Courtesy of Oscilloscope Laboratories
2013, 72 minutes
Not Rated

Review by Joshua Handler

Omar Mullick and Bassam Tariq's moving documentary These Birds Walk tells the stories of an ambulance driver, Asad, and a runaway boy, Omar, in Karachi, Pakistan.  These Birds Walk is a documentary that will likely not get the attention it deserves, which is a shame given that a big film with no right to exist will draw audiences by the droves this weekend.  

While These Birds Walk is far too short at 72 minutes, it packs a big emotional punch due to the heart-wrenching subject matter.  Omar's scenes are by far the highlight of the film and the reason I wished that this film had run longer.  While we get to know both Omar and Asad over the course of the film, I wish I had gotten more time with them.  They are fascinating subjects from very troubled homes.  When Omar is on screen doing something as mundane as talking with friends, it is interesting.  At the beginning of the film, he is talking with his friend, Shehr, at the shelter they're staying at.  Sheher is the reason why life is bearable at the shelter for Omar.  At one point during this conversation, Omar does something that makes Sheher sad and upon realizing this, Omar hugs Sheher and says, "Don't cry. You're my little brother."  This little moment is so impactful because it shows the deep love that these two have for each other and shows the depth of their relationship.  

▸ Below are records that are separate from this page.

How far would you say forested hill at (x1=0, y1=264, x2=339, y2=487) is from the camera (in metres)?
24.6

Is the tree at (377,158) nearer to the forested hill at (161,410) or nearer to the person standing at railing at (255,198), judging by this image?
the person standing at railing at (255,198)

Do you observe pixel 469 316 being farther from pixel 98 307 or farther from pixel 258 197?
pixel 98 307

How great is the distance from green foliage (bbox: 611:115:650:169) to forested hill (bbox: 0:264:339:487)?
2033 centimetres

These Birds Walk is beautifully shot and tightly edited, but again, I wish it was longer.  There is so much to explore and so much more that I would have liked to see, such as more scenes of Asad.  While Asad has his fair share of screen time, I wish he had more because there are brief moments in the film where he discusses his past, which are illuminating.  

Overall, These Birds Walk is a gripping documentary that should please just about anyone who goes to see it.  Its lack of sentimentality is admirable and shows that the material is powerful enough to ellicit enough emotion on its own.